╔══

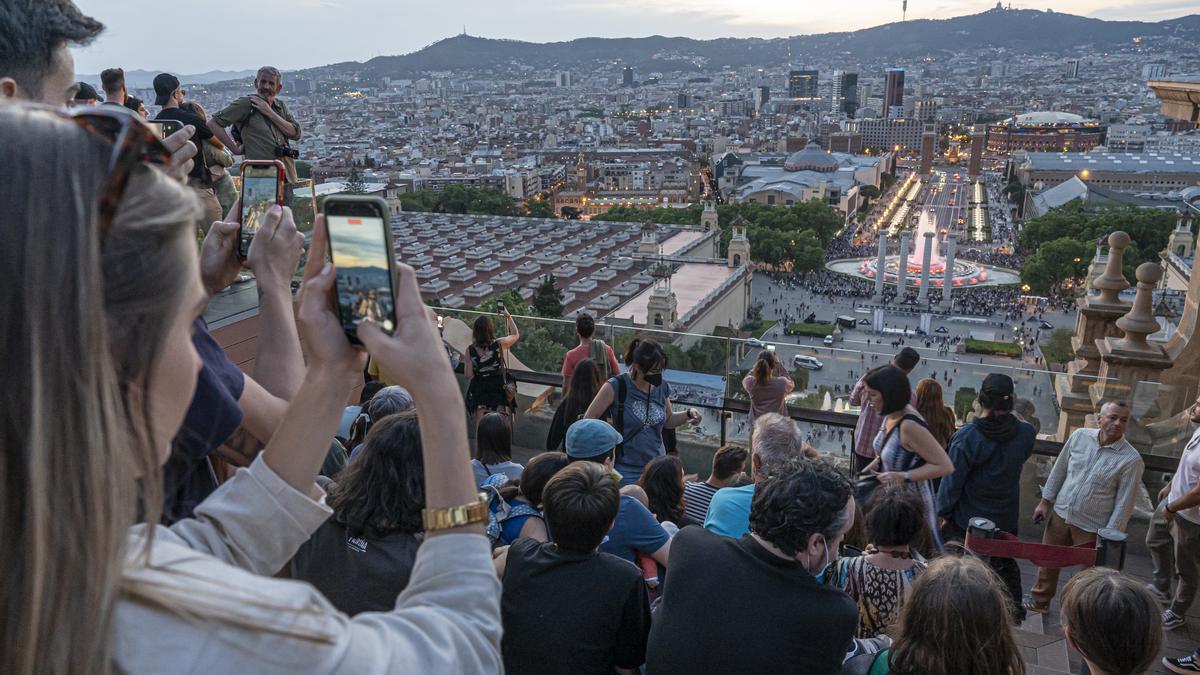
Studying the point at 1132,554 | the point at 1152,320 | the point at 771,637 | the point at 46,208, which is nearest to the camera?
the point at 46,208

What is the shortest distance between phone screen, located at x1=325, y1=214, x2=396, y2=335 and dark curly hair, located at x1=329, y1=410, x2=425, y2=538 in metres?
0.85

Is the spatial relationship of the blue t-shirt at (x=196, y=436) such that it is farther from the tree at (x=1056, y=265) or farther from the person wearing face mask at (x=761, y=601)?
the tree at (x=1056, y=265)

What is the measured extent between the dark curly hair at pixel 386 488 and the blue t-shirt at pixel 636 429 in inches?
68.0

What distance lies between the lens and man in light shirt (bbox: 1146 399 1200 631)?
3.07 m

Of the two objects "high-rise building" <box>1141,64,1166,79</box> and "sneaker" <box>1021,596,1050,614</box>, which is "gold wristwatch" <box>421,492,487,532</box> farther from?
"high-rise building" <box>1141,64,1166,79</box>

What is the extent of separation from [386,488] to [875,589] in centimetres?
121

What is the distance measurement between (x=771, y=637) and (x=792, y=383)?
112 inches

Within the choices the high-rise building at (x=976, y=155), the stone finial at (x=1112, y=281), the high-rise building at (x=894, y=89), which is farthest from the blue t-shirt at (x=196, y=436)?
the high-rise building at (x=894, y=89)

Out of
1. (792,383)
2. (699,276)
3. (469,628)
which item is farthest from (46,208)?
(699,276)

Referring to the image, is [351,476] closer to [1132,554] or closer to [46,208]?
[46,208]

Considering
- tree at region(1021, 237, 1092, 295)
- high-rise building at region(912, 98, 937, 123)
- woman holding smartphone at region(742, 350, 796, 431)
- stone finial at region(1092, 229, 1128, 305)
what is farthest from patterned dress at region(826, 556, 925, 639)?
high-rise building at region(912, 98, 937, 123)

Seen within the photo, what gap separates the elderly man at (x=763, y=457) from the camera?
2.38m

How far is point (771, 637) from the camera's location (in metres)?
1.67

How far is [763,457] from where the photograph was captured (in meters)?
2.94
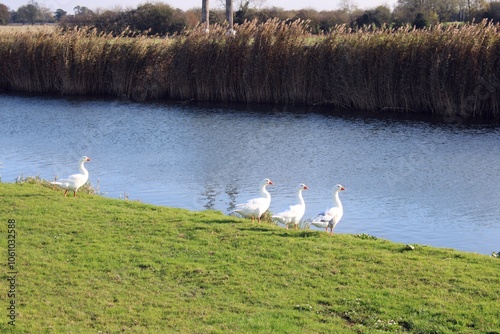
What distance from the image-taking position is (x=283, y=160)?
885 inches

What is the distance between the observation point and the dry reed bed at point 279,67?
2955cm

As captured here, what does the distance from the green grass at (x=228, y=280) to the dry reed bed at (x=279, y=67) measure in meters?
19.7

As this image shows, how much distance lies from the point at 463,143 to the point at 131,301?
61.0 feet

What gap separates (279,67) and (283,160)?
11662 mm

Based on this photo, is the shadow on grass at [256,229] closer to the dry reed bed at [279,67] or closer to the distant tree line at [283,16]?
the dry reed bed at [279,67]

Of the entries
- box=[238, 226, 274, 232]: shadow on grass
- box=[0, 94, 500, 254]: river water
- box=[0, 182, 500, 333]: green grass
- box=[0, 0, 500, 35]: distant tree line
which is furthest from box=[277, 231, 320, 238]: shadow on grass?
box=[0, 0, 500, 35]: distant tree line

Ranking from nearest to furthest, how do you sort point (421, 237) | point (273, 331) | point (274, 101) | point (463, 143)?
point (273, 331) → point (421, 237) → point (463, 143) → point (274, 101)

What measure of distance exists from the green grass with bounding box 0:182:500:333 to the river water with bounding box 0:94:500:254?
433 centimetres

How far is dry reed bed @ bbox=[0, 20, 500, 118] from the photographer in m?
29.5

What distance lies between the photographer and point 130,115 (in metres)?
31.7

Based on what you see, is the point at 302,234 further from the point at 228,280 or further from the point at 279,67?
the point at 279,67

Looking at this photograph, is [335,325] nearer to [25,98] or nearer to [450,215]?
[450,215]

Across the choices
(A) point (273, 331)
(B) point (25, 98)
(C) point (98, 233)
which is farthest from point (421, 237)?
(B) point (25, 98)

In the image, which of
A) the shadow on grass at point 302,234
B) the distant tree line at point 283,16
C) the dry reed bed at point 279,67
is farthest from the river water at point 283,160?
the distant tree line at point 283,16
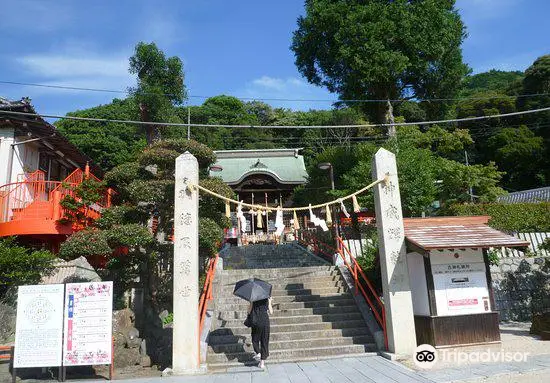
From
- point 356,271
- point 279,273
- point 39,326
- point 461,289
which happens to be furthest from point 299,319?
point 39,326

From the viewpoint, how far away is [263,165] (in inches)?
1298

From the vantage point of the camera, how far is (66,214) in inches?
511

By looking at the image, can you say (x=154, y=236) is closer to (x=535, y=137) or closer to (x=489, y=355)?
(x=489, y=355)

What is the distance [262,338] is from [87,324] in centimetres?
359

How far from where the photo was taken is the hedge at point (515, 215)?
1738cm

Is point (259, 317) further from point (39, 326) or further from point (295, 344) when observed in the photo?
point (39, 326)

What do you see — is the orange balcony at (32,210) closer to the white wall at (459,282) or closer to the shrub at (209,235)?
the shrub at (209,235)

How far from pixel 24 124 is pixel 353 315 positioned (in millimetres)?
13080

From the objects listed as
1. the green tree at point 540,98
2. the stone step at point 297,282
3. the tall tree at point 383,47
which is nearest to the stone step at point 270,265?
the stone step at point 297,282

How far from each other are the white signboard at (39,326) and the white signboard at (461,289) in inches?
324

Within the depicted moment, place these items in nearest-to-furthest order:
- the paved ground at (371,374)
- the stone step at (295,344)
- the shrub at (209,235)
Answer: the paved ground at (371,374)
the stone step at (295,344)
the shrub at (209,235)

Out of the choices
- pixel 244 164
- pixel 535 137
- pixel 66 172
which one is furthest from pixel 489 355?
pixel 535 137

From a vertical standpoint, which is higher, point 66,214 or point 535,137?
point 535,137

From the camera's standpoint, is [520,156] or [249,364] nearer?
[249,364]
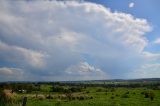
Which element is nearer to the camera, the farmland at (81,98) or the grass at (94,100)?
the farmland at (81,98)

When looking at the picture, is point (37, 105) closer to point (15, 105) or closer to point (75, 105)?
point (75, 105)

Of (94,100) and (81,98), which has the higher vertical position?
(81,98)

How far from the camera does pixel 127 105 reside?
4219 centimetres

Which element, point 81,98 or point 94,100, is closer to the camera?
point 94,100

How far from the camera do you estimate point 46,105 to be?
1602 inches

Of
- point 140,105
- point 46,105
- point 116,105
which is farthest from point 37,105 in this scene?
point 140,105

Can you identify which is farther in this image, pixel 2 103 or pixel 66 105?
pixel 66 105

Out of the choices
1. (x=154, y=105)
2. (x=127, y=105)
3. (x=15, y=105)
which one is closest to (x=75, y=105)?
(x=127, y=105)

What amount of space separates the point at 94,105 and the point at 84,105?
1.49 metres

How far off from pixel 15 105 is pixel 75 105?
2321 cm

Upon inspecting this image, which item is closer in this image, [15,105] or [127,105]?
[15,105]

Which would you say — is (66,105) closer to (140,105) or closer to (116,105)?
(116,105)

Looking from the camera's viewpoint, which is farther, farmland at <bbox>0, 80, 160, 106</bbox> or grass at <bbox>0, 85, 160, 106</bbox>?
grass at <bbox>0, 85, 160, 106</bbox>

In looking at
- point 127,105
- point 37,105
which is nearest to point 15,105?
point 37,105
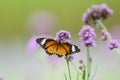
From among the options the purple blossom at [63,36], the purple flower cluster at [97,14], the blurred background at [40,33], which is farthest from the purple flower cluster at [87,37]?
the blurred background at [40,33]

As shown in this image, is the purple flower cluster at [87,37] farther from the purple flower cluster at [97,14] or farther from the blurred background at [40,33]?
the blurred background at [40,33]

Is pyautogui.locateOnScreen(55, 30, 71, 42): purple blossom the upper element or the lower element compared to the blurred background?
lower

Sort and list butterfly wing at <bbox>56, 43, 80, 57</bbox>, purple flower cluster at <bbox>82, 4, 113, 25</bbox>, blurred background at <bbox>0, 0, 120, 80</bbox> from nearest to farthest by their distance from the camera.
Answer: butterfly wing at <bbox>56, 43, 80, 57</bbox>, purple flower cluster at <bbox>82, 4, 113, 25</bbox>, blurred background at <bbox>0, 0, 120, 80</bbox>

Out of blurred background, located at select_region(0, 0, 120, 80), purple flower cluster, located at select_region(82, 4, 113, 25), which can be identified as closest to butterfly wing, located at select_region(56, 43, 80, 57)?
purple flower cluster, located at select_region(82, 4, 113, 25)

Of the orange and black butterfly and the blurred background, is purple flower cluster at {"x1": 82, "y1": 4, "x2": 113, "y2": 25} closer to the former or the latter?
the blurred background

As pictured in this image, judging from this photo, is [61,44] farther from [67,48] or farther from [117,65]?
[117,65]

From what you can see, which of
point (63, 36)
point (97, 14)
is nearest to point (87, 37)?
point (63, 36)
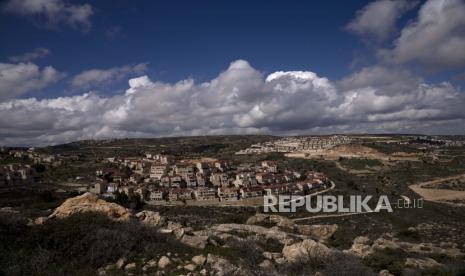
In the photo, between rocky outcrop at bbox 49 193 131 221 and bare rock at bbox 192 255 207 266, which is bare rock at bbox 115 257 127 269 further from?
rocky outcrop at bbox 49 193 131 221

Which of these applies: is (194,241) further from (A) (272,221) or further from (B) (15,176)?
(B) (15,176)

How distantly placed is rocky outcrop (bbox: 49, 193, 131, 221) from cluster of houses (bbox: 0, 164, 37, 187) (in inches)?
2529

╚══

**Challenge:** Lay out the records as a JSON list of strings, one string per line and blank lines omitted, starting at the line containing "In the photo, between" and ending at the final line of the records, with both included.

**Problem solution:**
[
  "In the photo, between rocky outcrop at bbox 49 193 131 221 and bare rock at bbox 192 255 207 266, which is bare rock at bbox 115 257 127 269 further from?",
  "rocky outcrop at bbox 49 193 131 221",
  "Which of these applies: is (194,241) further from (A) (272,221) or further from (B) (15,176)?",
  "(B) (15,176)",
  "How distantly placed is rocky outcrop (bbox: 49, 193, 131, 221) from cluster of houses (bbox: 0, 164, 37, 187) (in inches)?",
  "2529"
]